The EgoPo Classic Theater company and Theatre in the X have turned seven short stories from “The Ways of White People,” a collection first published in 1934, into a “promenade” play, wherein the audience walks through Glen Foerd mansion, in the Torresdale neighborhood.
Scenes from the stories are played out inside the mansion’s richly designed rooms with inlaid hardwood flooring and ornate Edwardian trim.
In the kitchen, a Black maid named Cora describes raising her white employer’s daughter after her own daughter of the same age dies, until further tragedy unravels that arrangement.
In one of the bedrooms, a Black violinist who found success playing in Europe returns home to Hopkinsville, Missouri, where he encounters the violent racism he thought he had escaped.
In a parlor off a sunroom, the light-skinned Black man writes a letter to his mother, explaining why he will not greet her in the street anymore because he now passes as white.
“We actually didn’t adapt, really, anything,” said co-director Dane Eissler. “We call it a world premiere theatrical staging, because we’re literally just staging Langston’s words. They are vibrant in and of themselves.”
“You can visually see the words come to life. When you read them, you see the stories,” added co-director Ontaria Kim Wilson. “Which made it easy for us to put it on its feet and introduce it to our actors, because it’s all narrative. We just came in and drew outside of the lines a little bit to maintain the quality of it.”

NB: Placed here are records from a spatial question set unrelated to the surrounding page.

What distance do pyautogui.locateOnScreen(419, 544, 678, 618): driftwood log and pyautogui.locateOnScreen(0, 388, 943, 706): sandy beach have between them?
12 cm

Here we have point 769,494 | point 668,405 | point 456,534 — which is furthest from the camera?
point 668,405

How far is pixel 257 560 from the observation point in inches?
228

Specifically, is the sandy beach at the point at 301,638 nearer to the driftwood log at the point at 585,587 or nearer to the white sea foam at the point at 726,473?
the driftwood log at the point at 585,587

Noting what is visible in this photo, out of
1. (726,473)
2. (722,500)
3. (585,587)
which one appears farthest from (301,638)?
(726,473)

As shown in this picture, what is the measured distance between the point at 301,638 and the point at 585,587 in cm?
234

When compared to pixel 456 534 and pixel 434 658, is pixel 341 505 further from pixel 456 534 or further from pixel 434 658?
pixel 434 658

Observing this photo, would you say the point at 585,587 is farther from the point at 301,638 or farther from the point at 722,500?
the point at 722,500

Primarily known as a poet and founding figure of the Harlem Renaissance, Hughes wrote the stories of “The Ways of White People” in 1933 and 1934 while living on the coast of central California, basing them on his own experiences and those of people he knew.
The stories are not narratively connected, but they are all about conflicts between white and Black people, written from a Black perspective.

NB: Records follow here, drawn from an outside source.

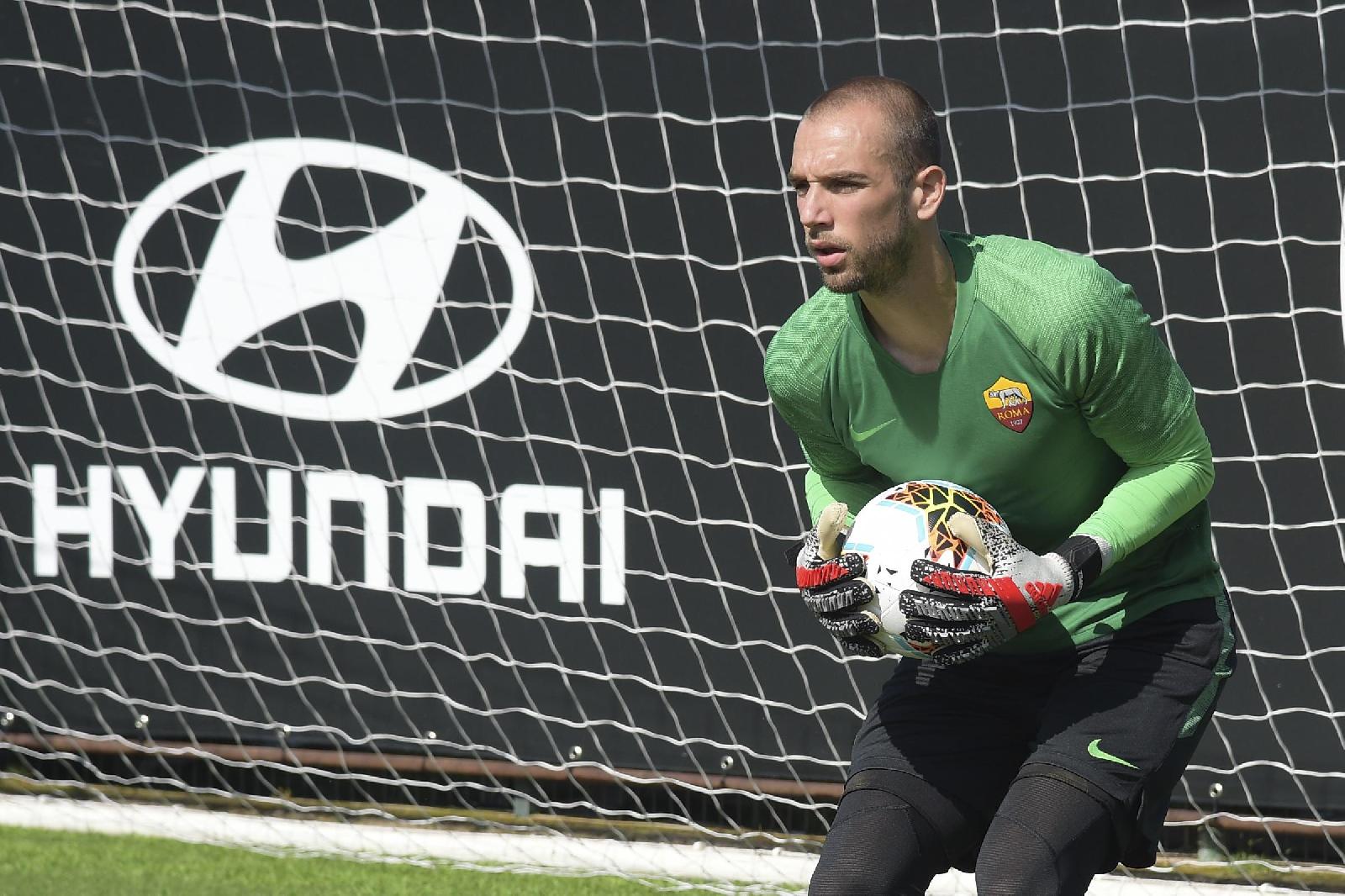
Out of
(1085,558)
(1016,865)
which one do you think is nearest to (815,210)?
(1085,558)

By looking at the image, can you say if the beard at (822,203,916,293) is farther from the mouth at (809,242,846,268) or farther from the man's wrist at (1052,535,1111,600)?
the man's wrist at (1052,535,1111,600)

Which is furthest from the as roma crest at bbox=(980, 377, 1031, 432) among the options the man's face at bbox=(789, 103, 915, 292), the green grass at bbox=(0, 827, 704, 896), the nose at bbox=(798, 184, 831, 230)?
the green grass at bbox=(0, 827, 704, 896)

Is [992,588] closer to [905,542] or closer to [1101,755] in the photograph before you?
[905,542]

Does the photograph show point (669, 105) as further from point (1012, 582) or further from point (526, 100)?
point (1012, 582)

Spoiler alert: most do not end well.
“As we found reading them, the tying factor is the destructive nature of white supremacy,” Eissler said. “How it not only crumbles the lives of Black folks, but how it crumbles the lives of those who it is supposed to benefit.”
“There are people in these stories who fight against it but unfortunately they are not victors,” said Wilson. “It shows their desire to want to love, their desire to want to be and coexist in a place where there should be equality.”